Monday, October 17, 2011

A Late, Brief, Blog

Back at home, hooray, hooray!  The kits have run outside, I have Antiques Roadshow on, and I've checked my e-mail again.  I have to return a phone call to a possible new client, and to an established client wanting to know about Christmas.  I left Lynn's after I got word that she was on her way home from DIA.  Besides cleaning my apartment and doing laundry, all I need to do tomorrow is walk the red kids.  .....  I was disappointed by all but three of my collegiate football teams and by all the pros, except the Packers.  It did seem really strange to see Major Wright tackle Percy Harvin Sunday night, as they both used to play for the Gators.

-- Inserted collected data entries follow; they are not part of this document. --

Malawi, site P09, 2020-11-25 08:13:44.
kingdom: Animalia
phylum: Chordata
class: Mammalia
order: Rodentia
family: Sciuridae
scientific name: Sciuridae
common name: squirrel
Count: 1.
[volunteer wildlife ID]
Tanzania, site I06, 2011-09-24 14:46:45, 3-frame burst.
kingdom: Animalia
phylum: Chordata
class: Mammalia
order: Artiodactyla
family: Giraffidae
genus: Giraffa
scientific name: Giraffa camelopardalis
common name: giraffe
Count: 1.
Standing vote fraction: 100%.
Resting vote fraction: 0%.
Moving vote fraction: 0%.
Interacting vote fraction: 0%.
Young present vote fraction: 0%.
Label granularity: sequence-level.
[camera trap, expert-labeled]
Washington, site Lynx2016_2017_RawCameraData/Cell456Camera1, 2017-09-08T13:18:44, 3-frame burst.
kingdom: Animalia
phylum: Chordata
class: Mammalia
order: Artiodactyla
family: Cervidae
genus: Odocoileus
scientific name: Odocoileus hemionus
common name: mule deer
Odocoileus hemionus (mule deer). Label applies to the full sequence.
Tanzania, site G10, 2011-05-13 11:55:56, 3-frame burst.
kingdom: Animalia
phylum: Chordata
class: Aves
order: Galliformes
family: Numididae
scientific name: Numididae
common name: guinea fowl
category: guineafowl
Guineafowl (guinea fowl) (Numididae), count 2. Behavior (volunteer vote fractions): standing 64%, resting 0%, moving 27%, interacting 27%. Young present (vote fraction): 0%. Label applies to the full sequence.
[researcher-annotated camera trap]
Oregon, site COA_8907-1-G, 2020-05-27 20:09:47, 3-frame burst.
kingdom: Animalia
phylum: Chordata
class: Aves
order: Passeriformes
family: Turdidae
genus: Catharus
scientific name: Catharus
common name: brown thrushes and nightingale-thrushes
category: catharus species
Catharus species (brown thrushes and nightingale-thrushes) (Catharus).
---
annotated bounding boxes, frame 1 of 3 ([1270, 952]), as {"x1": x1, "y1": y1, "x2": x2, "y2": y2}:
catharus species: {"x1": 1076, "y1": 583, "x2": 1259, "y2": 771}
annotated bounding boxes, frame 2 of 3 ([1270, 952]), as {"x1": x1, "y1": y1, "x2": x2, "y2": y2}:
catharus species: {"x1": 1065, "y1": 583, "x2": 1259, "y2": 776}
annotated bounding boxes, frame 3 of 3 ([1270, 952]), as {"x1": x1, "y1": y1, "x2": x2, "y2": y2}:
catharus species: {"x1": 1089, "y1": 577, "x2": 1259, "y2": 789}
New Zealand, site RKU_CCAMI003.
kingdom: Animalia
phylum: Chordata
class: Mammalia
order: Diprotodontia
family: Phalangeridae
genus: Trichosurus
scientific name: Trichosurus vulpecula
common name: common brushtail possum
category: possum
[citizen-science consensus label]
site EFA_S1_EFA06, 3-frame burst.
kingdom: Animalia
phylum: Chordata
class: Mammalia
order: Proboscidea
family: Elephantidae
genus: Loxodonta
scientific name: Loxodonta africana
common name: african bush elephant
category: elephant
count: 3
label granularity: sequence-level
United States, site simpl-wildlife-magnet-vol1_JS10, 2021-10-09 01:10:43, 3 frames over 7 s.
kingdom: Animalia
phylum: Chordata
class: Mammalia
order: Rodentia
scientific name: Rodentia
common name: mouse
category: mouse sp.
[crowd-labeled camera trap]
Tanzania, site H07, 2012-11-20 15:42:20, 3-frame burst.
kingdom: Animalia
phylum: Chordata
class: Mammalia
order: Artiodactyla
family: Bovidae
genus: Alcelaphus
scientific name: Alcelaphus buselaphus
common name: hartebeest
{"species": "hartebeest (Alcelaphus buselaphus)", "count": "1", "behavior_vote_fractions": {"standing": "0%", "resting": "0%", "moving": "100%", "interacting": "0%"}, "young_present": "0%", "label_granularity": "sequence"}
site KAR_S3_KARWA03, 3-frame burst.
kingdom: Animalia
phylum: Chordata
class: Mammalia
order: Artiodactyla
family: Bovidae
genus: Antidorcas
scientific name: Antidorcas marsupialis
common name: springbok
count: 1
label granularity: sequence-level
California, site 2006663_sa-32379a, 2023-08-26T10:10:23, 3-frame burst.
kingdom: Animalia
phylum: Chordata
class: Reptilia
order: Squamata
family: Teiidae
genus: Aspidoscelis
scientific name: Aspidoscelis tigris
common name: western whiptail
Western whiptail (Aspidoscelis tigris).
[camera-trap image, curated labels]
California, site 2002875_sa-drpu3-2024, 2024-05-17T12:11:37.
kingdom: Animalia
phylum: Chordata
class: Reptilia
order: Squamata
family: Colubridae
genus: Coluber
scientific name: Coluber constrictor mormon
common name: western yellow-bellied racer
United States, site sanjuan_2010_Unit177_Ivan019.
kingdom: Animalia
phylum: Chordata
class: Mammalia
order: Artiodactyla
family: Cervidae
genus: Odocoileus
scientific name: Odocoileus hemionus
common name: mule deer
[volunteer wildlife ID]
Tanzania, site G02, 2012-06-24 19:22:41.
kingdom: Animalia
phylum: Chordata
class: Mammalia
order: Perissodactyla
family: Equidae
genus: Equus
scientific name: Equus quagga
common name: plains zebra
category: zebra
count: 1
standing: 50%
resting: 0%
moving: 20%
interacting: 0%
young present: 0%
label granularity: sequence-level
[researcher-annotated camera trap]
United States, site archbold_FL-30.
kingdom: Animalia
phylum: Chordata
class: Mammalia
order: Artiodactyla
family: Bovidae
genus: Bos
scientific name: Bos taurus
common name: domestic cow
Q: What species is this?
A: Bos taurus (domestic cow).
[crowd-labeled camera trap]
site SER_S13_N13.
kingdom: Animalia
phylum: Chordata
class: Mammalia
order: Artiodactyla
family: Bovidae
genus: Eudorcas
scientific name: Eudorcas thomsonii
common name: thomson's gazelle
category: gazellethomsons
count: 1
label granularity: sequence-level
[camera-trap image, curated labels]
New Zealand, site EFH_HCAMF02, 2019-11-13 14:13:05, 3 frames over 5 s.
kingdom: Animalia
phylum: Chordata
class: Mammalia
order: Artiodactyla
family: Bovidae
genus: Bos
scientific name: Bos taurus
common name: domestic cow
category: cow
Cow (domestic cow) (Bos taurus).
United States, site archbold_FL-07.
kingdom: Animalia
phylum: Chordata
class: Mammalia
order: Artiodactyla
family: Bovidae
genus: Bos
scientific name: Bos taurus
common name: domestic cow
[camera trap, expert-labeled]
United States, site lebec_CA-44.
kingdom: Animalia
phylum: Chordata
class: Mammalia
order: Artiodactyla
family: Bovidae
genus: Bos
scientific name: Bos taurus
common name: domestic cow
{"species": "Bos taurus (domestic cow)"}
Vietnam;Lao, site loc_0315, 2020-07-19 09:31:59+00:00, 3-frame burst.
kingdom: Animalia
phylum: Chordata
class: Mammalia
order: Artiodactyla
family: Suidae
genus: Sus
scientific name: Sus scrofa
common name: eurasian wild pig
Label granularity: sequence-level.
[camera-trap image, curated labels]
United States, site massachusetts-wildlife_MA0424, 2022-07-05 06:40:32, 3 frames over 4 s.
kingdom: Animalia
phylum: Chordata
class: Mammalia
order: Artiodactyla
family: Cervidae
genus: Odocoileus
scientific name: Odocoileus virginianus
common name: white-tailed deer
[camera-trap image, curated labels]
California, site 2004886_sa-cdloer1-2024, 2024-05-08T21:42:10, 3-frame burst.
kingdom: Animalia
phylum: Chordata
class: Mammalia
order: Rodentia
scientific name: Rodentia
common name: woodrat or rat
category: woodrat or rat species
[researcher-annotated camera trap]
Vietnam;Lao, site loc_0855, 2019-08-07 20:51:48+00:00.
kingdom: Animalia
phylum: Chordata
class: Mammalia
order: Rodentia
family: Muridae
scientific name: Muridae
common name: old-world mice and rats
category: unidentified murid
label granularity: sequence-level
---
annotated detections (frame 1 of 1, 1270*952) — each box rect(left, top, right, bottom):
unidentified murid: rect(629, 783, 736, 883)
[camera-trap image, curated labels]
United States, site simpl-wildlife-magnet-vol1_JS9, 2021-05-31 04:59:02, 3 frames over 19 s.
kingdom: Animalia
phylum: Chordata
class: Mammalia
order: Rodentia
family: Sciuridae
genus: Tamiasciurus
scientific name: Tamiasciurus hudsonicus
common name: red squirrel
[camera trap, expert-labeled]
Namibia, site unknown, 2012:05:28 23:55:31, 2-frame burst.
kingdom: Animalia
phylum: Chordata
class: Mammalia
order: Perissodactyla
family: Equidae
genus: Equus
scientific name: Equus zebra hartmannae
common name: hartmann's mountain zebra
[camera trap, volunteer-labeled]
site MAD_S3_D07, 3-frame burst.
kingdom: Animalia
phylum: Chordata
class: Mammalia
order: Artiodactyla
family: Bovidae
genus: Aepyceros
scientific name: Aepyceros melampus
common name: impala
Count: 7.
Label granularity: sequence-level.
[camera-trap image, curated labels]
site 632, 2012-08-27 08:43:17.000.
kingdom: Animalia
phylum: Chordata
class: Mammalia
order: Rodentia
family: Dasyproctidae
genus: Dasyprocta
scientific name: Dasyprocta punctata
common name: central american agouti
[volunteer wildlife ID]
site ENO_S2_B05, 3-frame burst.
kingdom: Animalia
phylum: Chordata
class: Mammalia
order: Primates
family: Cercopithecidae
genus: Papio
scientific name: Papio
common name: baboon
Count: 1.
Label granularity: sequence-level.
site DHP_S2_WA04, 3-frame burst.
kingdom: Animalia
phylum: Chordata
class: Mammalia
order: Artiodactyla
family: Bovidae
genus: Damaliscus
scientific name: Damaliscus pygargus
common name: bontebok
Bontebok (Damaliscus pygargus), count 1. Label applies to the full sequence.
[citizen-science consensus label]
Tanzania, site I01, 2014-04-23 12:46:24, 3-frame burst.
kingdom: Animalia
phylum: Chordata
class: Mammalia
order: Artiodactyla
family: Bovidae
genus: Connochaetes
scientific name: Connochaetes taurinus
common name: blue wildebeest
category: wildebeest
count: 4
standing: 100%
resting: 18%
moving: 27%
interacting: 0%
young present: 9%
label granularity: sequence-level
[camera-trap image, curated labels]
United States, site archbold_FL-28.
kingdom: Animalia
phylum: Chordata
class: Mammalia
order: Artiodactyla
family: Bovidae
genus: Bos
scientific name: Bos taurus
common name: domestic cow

The Breeders Cup is coming closer - November 4 and 5, at Churchill Downs.  After the fiasco with Life At Ten in the Distaff race last year, there are new rules in place for jockeys, trainers, stewards, and veterinarians.  After the warm-up, the second betting choice, Life At Ten's  jockey told Jerry Bailey on ESPN that the filly hadn't warmed up the way she usually did, and that she felt wrong, or strange.  The jockey did not report this to the vet at the gate, nor to a steward.  ESPN sent the video and voice clip to the steward's by their own volition.  Life At Ten did not run well at all, and the jockey didn't try to whip her, knowing something was wrong.  She finished last.  The trainer said she had an allergic reaction to the Salix (lasix) she was given prior to the race.  Bettors lost money, and the public and Churchill Downs authorities were not happy.  The jockey and senior steward John Veitch were charged with "violating the rules of racing" by the Kentucky Horse Racing Commission.  The jockey did not admit wrong-doing, and paid a $10,000 fine.  The case against John Veitch has yet to be decided, but both sides have run up over $100,000 in legal fees. 
The outcome is that a new set of rules and regulations regarding the reporting of questions regarding the the horse's health has been put into place.  The new measures include:
--Establishment of a Communications Command Center at Churchill Downs, staffed by a KHRC employee who is also an accredited steward. The Communications Command Center will monitor all radio channels used by the veterinary team and track personnel, television broadcasts, simulcast and on-track feeds;
--Designating one of the three stewards to be in the paddock during saddling for each race;
--Instituting easily identifiable uniforms with the words VET TEAM in large block letters for both the KHRC and Breeders’ Cup veterinarian team members to aid race participants;
--Inclusion of the stewards and representatives of the Jockeys’ Guild in a pre-event television production meeting; and,
--Advance meetings with the Jockeys’ Guild regarding on-track veterinary team and pre-race communications protocols.